Nowadays, it seems the first step to determining how a family of languages is internally related uses lexical statistics. If a subset among the languages share some innovations, and other than that also share a significant portion of similar words, they are assigned to a common branch. This is done recursively. An example of such a thing would be if one number has changed - if the majority of languages in the family have something like

one two three four five six seven

ara mas des nok kido wokan sisen < Language 1

ora maþ des nox kiro wogau sideu < Language 2

ala wa des nuk kidu wukam sitim < Language 3

.

.

.,

and two have

ale me te nu kilu irme toru < Language N-1

ala ma di no tsilo irmi doro, < Language N

the new "irme/irmi" and "toru/doro" should suggest these two languages may form a node. Other such evidence increases the likelihood they indeed are closer affiliated to each other than to the others.

(DATA BLOCK)

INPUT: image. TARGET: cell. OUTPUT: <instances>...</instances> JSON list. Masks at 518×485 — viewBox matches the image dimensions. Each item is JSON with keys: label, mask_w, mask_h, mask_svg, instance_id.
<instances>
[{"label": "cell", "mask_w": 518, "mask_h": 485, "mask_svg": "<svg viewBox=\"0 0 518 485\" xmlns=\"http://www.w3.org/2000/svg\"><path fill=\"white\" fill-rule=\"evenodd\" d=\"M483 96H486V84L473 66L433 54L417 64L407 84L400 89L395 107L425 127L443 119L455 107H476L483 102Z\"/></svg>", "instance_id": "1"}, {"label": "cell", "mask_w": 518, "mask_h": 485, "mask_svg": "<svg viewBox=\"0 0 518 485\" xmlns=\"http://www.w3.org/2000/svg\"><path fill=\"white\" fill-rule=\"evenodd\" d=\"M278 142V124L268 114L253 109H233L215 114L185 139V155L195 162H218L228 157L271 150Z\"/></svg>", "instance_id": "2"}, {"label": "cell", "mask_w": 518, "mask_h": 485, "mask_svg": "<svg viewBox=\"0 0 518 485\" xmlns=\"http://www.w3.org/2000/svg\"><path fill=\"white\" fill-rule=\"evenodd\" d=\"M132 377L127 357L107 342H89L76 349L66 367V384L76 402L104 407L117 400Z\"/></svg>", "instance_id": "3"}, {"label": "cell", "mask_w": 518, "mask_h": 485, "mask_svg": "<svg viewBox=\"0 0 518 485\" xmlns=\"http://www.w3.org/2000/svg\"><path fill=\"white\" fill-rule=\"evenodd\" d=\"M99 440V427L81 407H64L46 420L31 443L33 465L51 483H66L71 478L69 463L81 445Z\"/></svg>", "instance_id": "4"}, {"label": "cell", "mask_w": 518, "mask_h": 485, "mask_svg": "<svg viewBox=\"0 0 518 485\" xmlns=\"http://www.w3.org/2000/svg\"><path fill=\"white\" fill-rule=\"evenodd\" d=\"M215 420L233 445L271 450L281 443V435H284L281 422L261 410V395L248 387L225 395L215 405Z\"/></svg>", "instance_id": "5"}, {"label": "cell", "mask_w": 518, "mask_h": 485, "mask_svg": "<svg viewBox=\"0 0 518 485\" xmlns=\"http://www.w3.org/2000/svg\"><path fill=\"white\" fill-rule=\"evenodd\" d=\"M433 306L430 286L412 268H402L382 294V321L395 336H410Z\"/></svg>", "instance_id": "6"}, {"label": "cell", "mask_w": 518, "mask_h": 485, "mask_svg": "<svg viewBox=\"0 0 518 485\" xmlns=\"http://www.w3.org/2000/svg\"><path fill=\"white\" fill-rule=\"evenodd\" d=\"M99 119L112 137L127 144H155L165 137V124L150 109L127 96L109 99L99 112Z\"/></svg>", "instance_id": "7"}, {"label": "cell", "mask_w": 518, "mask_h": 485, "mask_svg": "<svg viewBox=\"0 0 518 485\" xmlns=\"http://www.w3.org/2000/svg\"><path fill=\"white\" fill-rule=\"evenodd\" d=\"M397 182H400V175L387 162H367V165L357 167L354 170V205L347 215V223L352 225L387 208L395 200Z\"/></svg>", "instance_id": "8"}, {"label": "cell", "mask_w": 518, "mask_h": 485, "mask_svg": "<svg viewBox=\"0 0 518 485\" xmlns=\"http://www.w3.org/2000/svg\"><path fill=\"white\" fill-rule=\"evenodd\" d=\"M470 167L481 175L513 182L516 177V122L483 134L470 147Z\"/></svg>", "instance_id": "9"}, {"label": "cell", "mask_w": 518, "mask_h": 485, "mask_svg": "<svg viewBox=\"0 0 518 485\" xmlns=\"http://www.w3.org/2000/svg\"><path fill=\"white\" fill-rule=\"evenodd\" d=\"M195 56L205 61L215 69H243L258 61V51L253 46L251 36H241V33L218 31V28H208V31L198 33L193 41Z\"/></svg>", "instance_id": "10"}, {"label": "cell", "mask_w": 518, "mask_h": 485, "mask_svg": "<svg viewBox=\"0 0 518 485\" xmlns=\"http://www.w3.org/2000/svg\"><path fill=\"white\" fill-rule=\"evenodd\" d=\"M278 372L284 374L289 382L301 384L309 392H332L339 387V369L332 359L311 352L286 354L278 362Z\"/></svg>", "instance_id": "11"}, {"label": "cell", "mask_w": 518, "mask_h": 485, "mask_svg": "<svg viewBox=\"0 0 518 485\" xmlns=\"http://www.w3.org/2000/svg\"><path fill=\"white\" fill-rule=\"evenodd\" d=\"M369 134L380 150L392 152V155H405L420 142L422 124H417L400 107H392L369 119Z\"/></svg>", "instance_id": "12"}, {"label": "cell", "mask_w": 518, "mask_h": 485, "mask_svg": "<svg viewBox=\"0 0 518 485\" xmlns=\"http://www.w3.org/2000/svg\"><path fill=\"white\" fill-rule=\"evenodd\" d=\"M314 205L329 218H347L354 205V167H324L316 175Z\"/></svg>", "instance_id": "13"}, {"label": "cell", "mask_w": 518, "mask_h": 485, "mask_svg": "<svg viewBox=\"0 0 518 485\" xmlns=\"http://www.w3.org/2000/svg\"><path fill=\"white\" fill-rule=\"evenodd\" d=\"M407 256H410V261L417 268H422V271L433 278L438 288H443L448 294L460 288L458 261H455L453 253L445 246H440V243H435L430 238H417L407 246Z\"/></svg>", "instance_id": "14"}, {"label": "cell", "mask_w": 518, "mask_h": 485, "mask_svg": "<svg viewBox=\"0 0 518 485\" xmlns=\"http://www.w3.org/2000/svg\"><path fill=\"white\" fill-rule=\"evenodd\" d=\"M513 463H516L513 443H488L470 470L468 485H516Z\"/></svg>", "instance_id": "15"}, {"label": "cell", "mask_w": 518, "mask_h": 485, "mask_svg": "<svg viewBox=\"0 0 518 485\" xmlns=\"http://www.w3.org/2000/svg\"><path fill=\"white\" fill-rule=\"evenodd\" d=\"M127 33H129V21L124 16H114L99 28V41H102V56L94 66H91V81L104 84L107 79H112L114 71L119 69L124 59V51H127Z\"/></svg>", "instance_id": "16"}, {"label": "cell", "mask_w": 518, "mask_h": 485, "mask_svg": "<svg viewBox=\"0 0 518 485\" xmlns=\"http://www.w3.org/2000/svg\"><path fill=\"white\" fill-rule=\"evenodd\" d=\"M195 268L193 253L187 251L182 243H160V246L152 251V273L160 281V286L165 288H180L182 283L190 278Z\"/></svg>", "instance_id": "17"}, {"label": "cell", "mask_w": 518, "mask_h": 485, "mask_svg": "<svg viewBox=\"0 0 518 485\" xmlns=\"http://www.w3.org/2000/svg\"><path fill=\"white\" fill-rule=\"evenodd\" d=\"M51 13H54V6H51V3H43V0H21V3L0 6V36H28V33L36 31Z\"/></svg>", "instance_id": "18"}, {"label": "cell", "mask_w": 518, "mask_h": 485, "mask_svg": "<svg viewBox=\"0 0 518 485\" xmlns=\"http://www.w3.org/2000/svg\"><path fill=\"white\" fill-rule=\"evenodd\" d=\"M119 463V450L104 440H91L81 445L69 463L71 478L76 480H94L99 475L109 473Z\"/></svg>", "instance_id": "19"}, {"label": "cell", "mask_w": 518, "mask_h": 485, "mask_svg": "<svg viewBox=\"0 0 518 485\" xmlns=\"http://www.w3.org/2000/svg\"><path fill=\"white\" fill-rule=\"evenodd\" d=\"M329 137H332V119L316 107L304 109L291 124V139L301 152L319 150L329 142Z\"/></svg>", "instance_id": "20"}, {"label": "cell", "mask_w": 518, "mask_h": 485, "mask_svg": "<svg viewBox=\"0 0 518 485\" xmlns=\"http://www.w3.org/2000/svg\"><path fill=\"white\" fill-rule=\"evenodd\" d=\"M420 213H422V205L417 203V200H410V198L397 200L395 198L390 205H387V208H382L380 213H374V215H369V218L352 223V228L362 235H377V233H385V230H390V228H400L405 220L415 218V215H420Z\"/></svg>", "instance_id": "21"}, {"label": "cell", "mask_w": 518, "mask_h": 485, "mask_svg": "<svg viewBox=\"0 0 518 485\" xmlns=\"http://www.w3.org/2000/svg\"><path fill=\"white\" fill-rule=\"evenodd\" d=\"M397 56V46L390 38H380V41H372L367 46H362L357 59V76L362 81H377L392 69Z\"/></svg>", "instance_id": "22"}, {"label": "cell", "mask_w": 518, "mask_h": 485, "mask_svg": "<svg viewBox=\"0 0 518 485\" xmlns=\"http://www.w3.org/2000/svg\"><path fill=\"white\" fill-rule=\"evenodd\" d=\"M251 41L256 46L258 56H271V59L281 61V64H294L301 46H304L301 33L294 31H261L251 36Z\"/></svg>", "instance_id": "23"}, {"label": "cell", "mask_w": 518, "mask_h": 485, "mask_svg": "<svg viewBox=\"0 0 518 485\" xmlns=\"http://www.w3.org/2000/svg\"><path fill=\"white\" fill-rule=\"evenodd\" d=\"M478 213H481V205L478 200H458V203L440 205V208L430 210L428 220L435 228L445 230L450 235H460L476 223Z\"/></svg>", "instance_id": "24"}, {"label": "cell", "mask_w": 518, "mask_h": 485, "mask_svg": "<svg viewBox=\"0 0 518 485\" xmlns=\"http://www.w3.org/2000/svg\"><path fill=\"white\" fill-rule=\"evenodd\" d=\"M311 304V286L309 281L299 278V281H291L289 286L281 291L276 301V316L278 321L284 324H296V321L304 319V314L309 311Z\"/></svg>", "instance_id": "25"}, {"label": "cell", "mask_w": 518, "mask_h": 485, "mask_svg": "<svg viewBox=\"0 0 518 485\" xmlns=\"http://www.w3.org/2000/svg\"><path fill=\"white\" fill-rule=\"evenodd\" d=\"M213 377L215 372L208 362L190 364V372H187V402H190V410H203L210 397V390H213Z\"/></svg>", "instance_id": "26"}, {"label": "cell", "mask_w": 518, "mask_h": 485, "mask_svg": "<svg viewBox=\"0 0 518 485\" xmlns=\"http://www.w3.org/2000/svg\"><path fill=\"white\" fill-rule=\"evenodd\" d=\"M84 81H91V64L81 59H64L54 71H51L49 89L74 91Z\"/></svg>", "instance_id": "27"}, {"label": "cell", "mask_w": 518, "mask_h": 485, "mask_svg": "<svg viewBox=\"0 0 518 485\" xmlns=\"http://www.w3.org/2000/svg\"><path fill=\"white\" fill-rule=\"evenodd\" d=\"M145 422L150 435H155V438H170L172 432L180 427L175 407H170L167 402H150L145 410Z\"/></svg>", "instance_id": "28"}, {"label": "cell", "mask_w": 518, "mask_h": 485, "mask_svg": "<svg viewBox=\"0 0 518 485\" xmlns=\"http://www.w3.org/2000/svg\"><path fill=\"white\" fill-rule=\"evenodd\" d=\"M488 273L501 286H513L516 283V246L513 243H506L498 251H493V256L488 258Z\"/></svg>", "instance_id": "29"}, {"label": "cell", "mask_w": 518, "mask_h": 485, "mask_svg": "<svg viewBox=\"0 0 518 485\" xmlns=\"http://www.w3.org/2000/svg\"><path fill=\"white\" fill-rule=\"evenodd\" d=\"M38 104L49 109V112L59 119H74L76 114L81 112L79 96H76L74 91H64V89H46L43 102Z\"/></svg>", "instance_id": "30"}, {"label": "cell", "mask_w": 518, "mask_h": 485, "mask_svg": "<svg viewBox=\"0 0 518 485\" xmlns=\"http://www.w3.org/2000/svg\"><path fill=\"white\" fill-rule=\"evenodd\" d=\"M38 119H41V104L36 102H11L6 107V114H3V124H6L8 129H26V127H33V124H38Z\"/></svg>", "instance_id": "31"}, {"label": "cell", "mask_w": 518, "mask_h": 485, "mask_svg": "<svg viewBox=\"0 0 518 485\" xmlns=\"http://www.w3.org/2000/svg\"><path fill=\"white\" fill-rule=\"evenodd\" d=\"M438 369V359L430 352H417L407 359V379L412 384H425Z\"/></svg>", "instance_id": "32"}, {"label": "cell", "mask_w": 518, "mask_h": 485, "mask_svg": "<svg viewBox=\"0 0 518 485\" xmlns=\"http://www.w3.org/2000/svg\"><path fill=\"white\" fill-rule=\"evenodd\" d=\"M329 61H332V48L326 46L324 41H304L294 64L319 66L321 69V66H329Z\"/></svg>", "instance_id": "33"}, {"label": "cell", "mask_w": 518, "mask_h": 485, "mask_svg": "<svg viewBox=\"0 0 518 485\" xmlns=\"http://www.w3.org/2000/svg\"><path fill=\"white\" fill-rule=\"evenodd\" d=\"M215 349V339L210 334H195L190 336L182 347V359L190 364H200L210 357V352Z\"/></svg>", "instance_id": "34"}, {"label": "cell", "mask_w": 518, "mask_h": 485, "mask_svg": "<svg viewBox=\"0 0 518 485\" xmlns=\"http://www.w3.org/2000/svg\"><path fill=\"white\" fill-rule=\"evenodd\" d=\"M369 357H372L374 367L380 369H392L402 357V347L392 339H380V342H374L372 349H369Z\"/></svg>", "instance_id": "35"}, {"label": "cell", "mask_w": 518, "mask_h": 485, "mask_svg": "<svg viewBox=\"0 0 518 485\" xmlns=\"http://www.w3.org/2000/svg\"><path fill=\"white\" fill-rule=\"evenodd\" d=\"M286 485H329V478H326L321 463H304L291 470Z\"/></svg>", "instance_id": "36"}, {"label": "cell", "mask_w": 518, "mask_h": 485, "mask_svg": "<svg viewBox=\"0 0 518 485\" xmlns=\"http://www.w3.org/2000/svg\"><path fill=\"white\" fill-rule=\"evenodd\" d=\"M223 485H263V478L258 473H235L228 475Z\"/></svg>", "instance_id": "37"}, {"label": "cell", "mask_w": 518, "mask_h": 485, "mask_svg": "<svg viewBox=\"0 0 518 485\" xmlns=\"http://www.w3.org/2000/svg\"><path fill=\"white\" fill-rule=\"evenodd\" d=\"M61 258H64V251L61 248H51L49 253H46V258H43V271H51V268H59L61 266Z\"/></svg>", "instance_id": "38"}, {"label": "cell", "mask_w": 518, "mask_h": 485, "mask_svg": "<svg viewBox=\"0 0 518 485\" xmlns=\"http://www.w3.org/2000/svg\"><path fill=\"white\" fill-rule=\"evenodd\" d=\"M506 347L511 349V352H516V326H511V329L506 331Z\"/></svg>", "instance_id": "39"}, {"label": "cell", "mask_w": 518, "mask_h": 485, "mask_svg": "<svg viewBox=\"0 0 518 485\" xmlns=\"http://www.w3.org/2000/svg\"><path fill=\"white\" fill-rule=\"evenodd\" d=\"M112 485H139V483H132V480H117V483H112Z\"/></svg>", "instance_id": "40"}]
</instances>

(DIRECTIONS FOR THIS TASK) Copy out the passage on sorting a language family into branches word for word, from beginning to end.

(COMPLETE OUTPUT)
Nowadays, it seems the first step to determining how a family of languages is internally related uses lexical statistics. If a subset among the languages share some innovations, and other than that also share a significant portion of similar words, they are assigned to a common branch. This is done recursively. An example of such a thing would be if one number has changed - if the majority of languages in the family have something like

one two three four five six seven

ara mas des nok kido wokan sisen < Language 1

ora maþ des nox kiro wogau sideu < Language 2

ala wa des nuk kidu wukam sitim < Language 3

.

.

.,

and two have

ale me te nu kilu irme toru < Language N-1

ala ma di no tsilo irmi doro, < Language N

the new "irme/irmi" and "toru/doro" should suggest these two languages may form a node. Other such evidence increases the likelihood they indeed are closer affiliated to each other than to the others.